#### Supplied information:
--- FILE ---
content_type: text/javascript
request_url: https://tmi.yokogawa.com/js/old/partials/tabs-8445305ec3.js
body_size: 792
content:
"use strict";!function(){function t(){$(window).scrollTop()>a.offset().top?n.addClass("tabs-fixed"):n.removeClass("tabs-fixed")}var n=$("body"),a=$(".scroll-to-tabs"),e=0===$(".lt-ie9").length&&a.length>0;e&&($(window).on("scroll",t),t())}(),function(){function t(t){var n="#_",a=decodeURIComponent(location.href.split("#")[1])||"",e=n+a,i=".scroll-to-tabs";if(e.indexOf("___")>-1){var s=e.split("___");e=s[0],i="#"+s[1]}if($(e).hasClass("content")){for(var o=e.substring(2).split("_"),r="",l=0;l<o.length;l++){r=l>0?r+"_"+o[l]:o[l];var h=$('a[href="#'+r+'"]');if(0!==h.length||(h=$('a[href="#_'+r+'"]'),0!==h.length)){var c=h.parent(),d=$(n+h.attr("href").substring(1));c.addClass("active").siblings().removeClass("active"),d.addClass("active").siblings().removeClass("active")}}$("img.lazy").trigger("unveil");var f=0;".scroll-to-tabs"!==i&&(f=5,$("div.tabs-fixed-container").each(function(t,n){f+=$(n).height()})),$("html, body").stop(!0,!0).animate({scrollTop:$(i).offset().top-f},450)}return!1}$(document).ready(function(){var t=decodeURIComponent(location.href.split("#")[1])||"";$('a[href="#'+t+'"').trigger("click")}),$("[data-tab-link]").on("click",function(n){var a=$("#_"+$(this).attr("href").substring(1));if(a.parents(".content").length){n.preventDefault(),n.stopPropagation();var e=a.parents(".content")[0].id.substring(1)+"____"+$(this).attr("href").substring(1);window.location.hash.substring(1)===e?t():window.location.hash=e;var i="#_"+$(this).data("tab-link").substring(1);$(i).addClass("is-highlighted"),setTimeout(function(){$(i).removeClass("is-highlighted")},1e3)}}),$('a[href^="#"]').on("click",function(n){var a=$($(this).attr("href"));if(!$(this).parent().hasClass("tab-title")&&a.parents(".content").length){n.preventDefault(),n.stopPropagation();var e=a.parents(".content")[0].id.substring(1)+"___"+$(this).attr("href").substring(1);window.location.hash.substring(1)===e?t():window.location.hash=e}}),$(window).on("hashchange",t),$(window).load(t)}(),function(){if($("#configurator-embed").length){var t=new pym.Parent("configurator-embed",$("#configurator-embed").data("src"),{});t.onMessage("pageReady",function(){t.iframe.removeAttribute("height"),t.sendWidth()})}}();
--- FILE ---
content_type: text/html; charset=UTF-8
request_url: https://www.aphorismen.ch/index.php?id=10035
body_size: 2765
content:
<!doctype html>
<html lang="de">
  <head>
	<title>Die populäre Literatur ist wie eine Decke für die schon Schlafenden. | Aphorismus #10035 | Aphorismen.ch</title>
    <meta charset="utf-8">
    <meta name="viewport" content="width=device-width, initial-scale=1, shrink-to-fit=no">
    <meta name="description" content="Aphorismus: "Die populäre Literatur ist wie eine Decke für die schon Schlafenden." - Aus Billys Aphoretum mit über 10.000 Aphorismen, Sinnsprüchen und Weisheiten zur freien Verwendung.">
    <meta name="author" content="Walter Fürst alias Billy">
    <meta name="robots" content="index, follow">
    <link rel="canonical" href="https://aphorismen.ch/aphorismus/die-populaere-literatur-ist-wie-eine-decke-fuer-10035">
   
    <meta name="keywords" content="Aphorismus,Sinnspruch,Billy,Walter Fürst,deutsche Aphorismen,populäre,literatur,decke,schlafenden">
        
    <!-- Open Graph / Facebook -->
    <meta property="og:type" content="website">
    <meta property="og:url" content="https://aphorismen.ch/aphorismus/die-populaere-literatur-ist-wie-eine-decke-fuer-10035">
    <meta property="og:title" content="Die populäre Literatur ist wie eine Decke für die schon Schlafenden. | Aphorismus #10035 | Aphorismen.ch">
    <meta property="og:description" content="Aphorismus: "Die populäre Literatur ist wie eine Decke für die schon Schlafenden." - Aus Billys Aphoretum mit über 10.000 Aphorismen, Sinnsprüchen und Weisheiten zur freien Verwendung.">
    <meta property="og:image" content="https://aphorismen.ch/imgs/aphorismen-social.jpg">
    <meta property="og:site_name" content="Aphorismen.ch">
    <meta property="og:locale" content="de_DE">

#### Work instruction:
Copy each line of the data above exactly as it appears.

#### Exercise response:
--- FILE ---
content_type: text/javascript
request_url: https://tmi.yokogawa.com/js/old/partials/tabs-8445305ec3.js
body_size: 792
content:
"use strict";!function(){function t(){$(window).scrollTop()>a.offset().top?n.addClass("tabs-fixed"):n.removeClass("tabs-fixed")}var n=$("body"),a=$(".scroll-to-tabs"),e=0===$(".lt-ie9").length&&a.length>0;e&&($(window).on("scroll",t),t())}(),function(){function t(t){var n="#_",a=decodeURIComponent(location.href.split("#")[1])||"",e=n+a,i=".scroll-to-tabs";if(e.indexOf("___")>-1){var s=e.split("___");e=s[0],i="#"+s[1]}if($(e).hasClass("content")){for(var o=e.substring(2).split("_"),r="",l=0;l<o.length;l++){r=l>0?r+"_"+o[l]:o[l];var h=$('a[href="#'+r+'"]');if(0!==h.length||(h=$('a[href="#_'+r+'"]'),0!==h.length)){var c=h.parent(),d=$(n+h.attr("href").substring(1));c.addClass("active").siblings().removeClass("active"),d.addClass("active").siblings().removeClass("active")}}$("img.lazy").trigger("unveil");var f=0;".scroll-to-tabs"!==i&&(f=5,$("div.tabs-fixed-container").each(function(t,n){f+=$(n).height()})),$("html, body").stop(!0,!0).animate({scrollTop:$(i).offset().top-f},450)}return!1}$(document).ready(function(){var t=decodeURIComponent(location.href.split("#")[1])||"";$('a[href="#'+t+'"').trigger("click")}),$("[data-tab-link]").on("click",function(n){var a=$("#_"+$(this).attr("href").substring(1));if(a.parents(".content").length){n.preventDefault(),n.stopPropagation();var e=a.parents(".content")[0].id.substring(1)+"____"+$(this).attr("href").substring(1);window.location.hash.substring(1)===e?t():window.location.hash=e;var i="#_"+$(this).data("tab-link").substring(1);$(i).addClass("is-highlighted"),setTimeout(function(){$(i).removeClass("is-highlighted")},1e3)}}),$('a[href^="#"]').on("click",function(n){var a=$($(this).attr("href"));if(!$(this).parent().hasClass("tab-title")&&a.parents(".content").length){n.preventDefault(),n.stopPropagation();var e=a.parents(".content")[0].id.substring(1)+"___"+$(this).attr("href").substring(1);window.location.hash.substring(1)===e?t():window.location.hash=e}}),$(window).on("hashchange",t),$(window).load(t)}(),function(){if($("#configurator-embed").length){var t=new pym.Parent("configurator-embed",$("#configurator-embed").data("src"),{});t.onMessage("pageReady",function(){t.iframe.removeAttribute("height"),t.sendWidth()})}}();
--- FILE ---
content_type: text/html; charset=UTF-8
request_url: https://www.aphorismen.ch/index.php?id=10035
body_size: 2765
content:
<!doctype html>
<html lang="de">
  <head>
	<title>Die populäre Literatur ist wie eine Decke für die schon Schlafenden. | Aphorismus #10035 | Aphorismen.ch</title>
    <meta charset="utf-8">
    <meta name="viewport" content="width=device-width, initial-scale=1, shrink-to-fit=no">
    <meta name="description" content="Aphorismus: "Die populäre Literatur ist wie eine Decke für die schon Schlafenden." - Aus Billys Aphoretum mit über 10.000 Aphorismen, Sinnsprüchen und Weisheiten zur freien Verwendung.">
    <meta name="author" content="Walter Fürst alias Billy">
    <meta name="robots" content="index, follow">
    <link rel="canonical" href="https://aphorismen.ch/aphorismus/die-populaere-literatur-ist-wie-eine-decke-fuer-10035">
   
    <meta name="keywords" content="Aphorismus,Sinnspruch,Billy,Walter Fürst,deutsche Aphorismen,populäre,literatur,decke,schlafenden">
        
    <!-- Open Graph / Facebook -->
    <meta property="og:type" content="website">
    <meta property="og:url" content="https://aphorismen.ch/aphorismus/die-populaere-literatur-ist-wie-eine-decke-fuer-10035">
    <meta property="og:title" content="Die populäre Literatur ist wie eine Decke für die schon Schlafenden. | Aphorismus #10035 | Aphorismen.ch">
    <meta property="og:description" content="Aphorismus: "Die populäre Literatur ist wie eine Decke für die schon Schlafenden." - Aus Billys Aphoretum mit über 10.000 Aphorismen, Sinnsprüchen und Weisheiten zur freien Verwendung.">
    <meta property="og:image" content="https://aphorismen.ch/imgs/aphorismen-social.jpg">
    <meta property="og:site_name" content="Aphorismen.ch">
    <meta property="og:locale" content="de_DE">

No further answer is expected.